Monday, April 17, 2006


This morning I went down to the basement to retrieve my laundry. My dry clothes were on top of the dryer mixed in with some other clothes and one damp pillow. While sifting through the pile to find all my items, I noticed an unpleasant odor wafting from the pillow, I sniffed it and sure enough, I smelled cat piss. Betsy is continually poking fun at me and telling me I'm paranoid because I'll proclaim on a semi-regular basis that something smells of cat urine. Cleaning the rug on Saturday, cat piss, a damp day sitting on the sofa, cat piss, my slippers, cat piss. I mean, the cat did piss in a variety of places before she got fixed and before I located my brain long enough to figure out I could lock her up in the bathroom, and I'm certain there are crevices I couldn't reach or areas of piss that are unbeknownst to me since I didn't take the time to sniff the entire apartment. Besides, cat piss is a potent smell that some say will never ever ever ever ever ever go away, which is why I'll likely be leaving my oh so comfy sofa on the curb when I move. Anyways, back to this morning, I threw the pillow aside in disgust, gathered my clothing and headed upstairs to resume readying myself for work. Then I sniffed my clothes, cat piss, so I threw them on the floor vowing to take care of them after work since I was already 20 min. late and still had not dried my hair or gathered my lunch together. I scheduled an apartment viewing this afternoon 3 blocks from my place, so I stopped at home first to see if Betsy was around to take a look with me, she wasn't, I looked at the apartment, came home, meanwhile Betsy had returned. I told her about the apartment, we chatted a bit, then I started complaining about the nasty pillow and how it transferred it's nasty stench to my freshly washed clothing. She claimed the pillow as hers and reminded me that the cat had not been in her room, and therefore would not have pissed on the pillow. She chuckled, shook her head and told me I was crazy and paranoid. I invited her to smell my clothes, I sniffed them, nothing, they smelled clean. Thinking that my clothes possible aired out I took her downstairs to the source. She sniffed the pillow and claimed it was fine, I sniffed and once again, clean smelling. I've become a woman who is smelling cat piss when it doesn't exist, look at the damage that Lucy has done.

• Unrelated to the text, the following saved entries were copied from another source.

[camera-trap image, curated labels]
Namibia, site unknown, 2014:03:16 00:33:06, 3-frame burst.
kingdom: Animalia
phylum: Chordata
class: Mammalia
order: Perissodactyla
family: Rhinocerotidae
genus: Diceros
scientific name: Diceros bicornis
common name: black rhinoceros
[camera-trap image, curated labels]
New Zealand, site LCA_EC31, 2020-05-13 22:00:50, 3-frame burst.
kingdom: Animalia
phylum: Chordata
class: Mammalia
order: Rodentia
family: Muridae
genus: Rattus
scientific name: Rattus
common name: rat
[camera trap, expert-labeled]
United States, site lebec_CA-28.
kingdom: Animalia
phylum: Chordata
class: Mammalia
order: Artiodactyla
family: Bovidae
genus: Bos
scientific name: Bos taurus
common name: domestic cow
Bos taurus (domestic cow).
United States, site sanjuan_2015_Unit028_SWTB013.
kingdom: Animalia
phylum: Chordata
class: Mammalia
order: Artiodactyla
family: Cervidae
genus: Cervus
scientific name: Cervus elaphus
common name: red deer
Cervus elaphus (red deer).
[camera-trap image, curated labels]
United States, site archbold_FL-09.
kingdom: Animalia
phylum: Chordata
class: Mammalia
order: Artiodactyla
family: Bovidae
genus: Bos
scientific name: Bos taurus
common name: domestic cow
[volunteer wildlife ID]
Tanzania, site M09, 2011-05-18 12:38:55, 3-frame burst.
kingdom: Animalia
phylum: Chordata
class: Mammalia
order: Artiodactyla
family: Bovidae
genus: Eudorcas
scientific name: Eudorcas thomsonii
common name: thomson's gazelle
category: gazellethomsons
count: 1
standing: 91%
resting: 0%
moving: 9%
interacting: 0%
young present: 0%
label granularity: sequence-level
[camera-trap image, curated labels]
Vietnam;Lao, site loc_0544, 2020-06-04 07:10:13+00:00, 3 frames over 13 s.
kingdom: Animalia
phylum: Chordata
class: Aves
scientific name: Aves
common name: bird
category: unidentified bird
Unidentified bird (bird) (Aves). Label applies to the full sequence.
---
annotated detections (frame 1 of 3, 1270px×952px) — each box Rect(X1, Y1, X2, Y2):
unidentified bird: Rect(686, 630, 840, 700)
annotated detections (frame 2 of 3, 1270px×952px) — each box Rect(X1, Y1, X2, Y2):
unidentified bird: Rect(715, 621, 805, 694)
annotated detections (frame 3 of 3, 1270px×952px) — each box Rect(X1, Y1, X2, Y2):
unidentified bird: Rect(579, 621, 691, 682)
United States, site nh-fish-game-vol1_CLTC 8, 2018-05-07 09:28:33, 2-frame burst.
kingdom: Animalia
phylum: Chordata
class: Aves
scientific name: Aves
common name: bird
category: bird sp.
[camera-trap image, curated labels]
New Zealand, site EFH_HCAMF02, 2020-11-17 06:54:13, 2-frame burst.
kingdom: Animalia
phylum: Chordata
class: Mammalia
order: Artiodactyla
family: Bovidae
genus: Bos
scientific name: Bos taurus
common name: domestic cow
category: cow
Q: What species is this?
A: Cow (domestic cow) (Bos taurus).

Easter dinner was not all that I had hoped, my brother bailed so it was just me, literally ONLY ME and my father and stepmother, my stepbrother was working. First of all, it was awkward, conversation with my father is always awkward, Barb (stepmother) eases the awkwardness but she can only do so much. Second the ham was gross, I think it was some wild boar that my dad had bought off some fellow hunter, it was not your run of the mill piggy. Third, Barb thought she had a can of those deep fried onoins to put on the green bean casserole but was mistaken, so she instead put on triscuits, which didn't quite add the same flavor.